Below are a few example scenarios and what best recommendations we have for sharing data.
Sharing BIDS data typically happens at the beginning of a project. We recommend looking into the options on this page about fetching your data.
Outputs from TheWay
Datalad to Datalad
Generally, if you have outputs from TheWay in a
datalad dataset, you should try to have collaborators ingest that as
datalad datasets too! This is best accomplished if the user can
clone the dataset:
#cloning a dataset from a git repo datalad clone https://github.com/datalad-datasets/longnow-podcasts.git
For most of our use, you want to clone the output of a specific pipeline – these outputs are stored in the output RIA store, so you have to clone them like so:
#cloning from an output ria of an fmriprep run datalad clone ria+file:///PATH_TO_FMRIPREP_DATASET/output_ria#~data fmriprep_outputs
If the person is happy with this format and working with
datalad, they can use this command to get the cloned data.
Datalad to Non-Datalad
If they want regular files with no
datalad tracking involved, they can then use
rsync to copy the physical data by following the symbolic links. That looks like this:
# YOU clone from an output ria of an fmriprep run datalad clone ria+file:///PATH_TO_FMRIPREP_DATASET/output_ria#~data fmriprep_outputs datalad get . # THEY extract the data from this output RIA as regular files rsync -avzhL --progress fmriprep_outputs FINAL_DESTINATION
NOTE FOR EXPERTS: This is part of the
datalad workflow on aliasing; visit http://handbook.datalad.org/en/latest/beyond_basics/101-147-riastores.html to learn more about how you can use aliasing to share data flexibly.
Zipped or Unzipped?
A lot of outputs from our pipelines can be very large. We typically keep these zipped after running, but for collaboration you can choose to unzip all or part of the outputs into an unzipped outputs
datalad dataset. We have an example script here that unzips fMRIPrep outputs – you could, for example, modify the
datalad runscript section in lines 150-160 to include/exclude what you need:
# continued from the unzip script # Line 150 # unzip outputs unzip -n $ZIP_FILE 'fmriprep/*' -d . # remove files we don't need at your discretion rm fmriprep/func/*from-scanner_to-T1w_mode-image_xfm.txt rm fmriprep/func/*from-T1w_to-scanner_mode-image_xfm.txt rm fmriprep/func/*space-MNI152NLin6Asym_res-2_boldref.nii.gz rm fmriprep/func/*space-MNI152NLin6Asym_res-2_desc-aparcaseg_dseg.nii.gz rm fmriprep/func/*space-MNI152NLin6Asym_res-2_desc-aseg_dseg.nii.gz # copy outputs out of fmriprep cp -r fmriprep/func/* .

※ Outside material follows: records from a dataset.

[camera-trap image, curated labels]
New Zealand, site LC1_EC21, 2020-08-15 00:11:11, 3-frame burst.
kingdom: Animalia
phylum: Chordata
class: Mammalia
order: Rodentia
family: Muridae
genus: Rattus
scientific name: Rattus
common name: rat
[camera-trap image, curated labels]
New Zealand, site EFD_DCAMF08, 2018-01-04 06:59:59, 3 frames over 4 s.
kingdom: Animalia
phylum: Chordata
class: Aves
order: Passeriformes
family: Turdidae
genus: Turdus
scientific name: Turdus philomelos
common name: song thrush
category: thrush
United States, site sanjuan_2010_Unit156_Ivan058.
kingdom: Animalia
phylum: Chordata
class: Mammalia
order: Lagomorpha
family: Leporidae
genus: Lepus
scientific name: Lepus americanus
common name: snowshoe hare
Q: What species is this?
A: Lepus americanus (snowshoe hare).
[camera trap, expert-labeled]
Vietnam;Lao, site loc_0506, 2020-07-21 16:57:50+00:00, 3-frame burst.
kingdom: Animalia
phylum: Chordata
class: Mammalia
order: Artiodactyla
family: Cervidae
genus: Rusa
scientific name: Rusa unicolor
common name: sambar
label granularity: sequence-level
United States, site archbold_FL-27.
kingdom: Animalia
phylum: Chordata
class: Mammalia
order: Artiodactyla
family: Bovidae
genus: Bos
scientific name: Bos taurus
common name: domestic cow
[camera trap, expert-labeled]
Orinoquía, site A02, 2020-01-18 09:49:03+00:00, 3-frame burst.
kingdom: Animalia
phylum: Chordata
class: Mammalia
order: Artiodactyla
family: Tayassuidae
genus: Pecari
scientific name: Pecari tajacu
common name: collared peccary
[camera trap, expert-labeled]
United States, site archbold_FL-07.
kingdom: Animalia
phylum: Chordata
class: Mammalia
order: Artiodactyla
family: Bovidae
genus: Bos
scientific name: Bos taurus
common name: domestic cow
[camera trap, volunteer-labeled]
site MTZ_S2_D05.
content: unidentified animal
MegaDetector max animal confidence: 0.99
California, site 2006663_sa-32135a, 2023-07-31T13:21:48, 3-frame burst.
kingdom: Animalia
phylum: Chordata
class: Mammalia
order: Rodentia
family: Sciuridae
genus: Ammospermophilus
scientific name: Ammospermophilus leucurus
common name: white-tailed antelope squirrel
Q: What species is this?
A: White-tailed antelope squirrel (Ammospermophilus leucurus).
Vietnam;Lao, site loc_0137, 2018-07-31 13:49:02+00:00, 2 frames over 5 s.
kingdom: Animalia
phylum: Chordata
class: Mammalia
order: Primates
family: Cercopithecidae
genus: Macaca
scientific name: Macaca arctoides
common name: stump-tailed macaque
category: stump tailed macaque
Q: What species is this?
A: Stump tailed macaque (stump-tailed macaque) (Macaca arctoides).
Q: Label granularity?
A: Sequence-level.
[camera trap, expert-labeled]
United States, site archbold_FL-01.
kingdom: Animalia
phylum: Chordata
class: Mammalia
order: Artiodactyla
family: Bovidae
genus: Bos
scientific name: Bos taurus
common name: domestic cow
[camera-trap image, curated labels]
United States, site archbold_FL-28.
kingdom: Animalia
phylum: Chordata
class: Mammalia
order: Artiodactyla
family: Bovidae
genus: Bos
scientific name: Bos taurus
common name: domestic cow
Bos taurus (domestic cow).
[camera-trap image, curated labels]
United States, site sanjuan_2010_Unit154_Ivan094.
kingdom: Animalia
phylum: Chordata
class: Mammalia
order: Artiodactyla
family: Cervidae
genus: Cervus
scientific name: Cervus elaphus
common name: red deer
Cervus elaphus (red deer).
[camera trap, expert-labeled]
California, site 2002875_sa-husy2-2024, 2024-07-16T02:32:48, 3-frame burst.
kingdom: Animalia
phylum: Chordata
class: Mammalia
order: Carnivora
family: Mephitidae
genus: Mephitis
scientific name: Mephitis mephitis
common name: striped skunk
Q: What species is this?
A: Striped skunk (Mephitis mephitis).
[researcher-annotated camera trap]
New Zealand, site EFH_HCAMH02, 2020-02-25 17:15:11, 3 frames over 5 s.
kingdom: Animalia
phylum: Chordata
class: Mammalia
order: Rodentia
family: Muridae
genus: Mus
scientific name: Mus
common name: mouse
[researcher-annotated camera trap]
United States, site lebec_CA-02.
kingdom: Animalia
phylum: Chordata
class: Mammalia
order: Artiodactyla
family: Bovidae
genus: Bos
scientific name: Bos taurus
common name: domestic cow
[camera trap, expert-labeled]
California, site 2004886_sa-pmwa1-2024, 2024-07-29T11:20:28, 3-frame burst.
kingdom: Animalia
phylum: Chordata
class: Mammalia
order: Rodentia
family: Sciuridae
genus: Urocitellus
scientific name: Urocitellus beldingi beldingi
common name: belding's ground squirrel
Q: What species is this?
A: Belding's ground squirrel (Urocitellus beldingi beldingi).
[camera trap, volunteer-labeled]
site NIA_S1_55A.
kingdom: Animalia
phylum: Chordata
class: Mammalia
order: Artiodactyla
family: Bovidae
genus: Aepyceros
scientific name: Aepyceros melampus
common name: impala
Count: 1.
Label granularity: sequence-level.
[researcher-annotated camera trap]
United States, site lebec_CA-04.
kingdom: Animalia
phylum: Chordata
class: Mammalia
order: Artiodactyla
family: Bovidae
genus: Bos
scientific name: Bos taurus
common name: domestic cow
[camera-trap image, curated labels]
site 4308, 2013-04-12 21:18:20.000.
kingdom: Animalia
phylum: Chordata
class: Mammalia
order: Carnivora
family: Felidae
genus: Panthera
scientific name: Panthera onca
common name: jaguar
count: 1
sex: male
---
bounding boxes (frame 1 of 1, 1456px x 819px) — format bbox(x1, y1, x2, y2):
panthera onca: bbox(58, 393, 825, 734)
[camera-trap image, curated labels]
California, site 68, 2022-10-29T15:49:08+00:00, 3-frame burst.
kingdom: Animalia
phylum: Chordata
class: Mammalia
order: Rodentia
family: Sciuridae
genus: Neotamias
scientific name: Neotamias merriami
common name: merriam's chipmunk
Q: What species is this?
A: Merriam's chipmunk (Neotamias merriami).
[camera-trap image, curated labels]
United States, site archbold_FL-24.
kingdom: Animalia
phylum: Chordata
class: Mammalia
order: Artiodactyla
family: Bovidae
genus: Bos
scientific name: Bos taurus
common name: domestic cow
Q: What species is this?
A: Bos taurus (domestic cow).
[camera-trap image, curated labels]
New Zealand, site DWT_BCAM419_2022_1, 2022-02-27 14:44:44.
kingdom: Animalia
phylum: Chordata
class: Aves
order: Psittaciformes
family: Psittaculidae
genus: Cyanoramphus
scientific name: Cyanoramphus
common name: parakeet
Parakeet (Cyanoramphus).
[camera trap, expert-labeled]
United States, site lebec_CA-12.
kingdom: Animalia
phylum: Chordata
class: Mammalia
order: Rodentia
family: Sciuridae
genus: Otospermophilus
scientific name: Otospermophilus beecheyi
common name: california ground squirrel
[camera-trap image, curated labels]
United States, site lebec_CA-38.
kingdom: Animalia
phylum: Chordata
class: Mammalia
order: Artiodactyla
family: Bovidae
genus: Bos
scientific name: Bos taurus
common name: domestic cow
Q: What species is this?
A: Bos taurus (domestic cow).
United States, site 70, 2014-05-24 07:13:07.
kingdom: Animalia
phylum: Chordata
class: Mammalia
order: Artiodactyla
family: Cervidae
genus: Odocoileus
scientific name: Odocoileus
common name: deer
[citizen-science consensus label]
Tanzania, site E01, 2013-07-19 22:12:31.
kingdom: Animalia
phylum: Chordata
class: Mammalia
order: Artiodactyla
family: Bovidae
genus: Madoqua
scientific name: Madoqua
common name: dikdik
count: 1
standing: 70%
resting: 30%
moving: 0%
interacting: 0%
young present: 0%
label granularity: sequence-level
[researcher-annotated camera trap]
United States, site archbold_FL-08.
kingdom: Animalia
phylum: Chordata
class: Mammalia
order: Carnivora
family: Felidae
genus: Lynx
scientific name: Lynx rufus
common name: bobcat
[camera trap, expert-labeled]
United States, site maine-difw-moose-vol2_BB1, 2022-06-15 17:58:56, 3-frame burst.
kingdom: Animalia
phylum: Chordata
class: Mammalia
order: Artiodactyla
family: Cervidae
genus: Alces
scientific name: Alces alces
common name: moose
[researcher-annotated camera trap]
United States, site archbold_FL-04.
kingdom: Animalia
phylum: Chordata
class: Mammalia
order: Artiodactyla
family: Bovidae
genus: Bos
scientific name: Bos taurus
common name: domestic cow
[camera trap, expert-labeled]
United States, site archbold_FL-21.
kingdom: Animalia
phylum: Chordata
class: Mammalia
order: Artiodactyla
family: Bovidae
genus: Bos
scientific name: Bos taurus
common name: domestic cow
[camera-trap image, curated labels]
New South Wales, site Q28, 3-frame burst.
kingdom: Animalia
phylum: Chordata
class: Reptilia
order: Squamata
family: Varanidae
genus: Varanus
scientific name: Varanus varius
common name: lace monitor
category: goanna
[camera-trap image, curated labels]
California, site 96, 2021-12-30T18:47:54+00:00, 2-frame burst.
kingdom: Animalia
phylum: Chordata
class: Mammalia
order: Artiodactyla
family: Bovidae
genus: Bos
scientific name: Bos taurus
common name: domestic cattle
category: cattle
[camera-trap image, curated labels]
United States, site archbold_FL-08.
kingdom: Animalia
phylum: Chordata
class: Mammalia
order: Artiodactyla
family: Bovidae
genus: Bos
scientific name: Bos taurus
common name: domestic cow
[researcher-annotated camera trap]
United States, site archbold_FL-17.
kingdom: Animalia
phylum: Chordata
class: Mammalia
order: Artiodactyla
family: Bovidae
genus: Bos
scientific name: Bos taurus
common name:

This can help save space on disk or make it easy for collaborators to transfer smaller outputs.
PennLINC-Kit is a toolkit for common analysis functions used by the PennLINC scientists. It comes with prepackaged datasets and accessible functions for fetching some of our most used data on-the-fly in your Python session. For many data sharing applications, this alone may suffice, so always check with PennLINC-Kit before you engineer your own solution.
Documentation (in progress) is available here.
Permissions, VPNs, and Picking a Medium
There are always barriers to sharing data. Someone needs access to something and that often entails a lot of bureaucracy; maybe there is data that can’t be shared with PHI; maybe there is not enough disk space to move data. Here are some thoughts to help you guide what decisions to make:
- Is this a one-time transaction, or will there be data moving back-and-forth repeatedly? VPNs + permissions are an investment that can take a week or sometimes more to be approved
- How big is the data? Does this have to be shared on a cluster? Maybe it’s more appropriate to download it locally and upload it to Box or SecureShare
- What clusters are involved? CUBIC has a complicated permissions system; PMACS is more lenient but how will you move data from CUBIC to PMACS?
- Do you need
dataladtracking? How much do collaborators care about that (weighed against how much you care about that)?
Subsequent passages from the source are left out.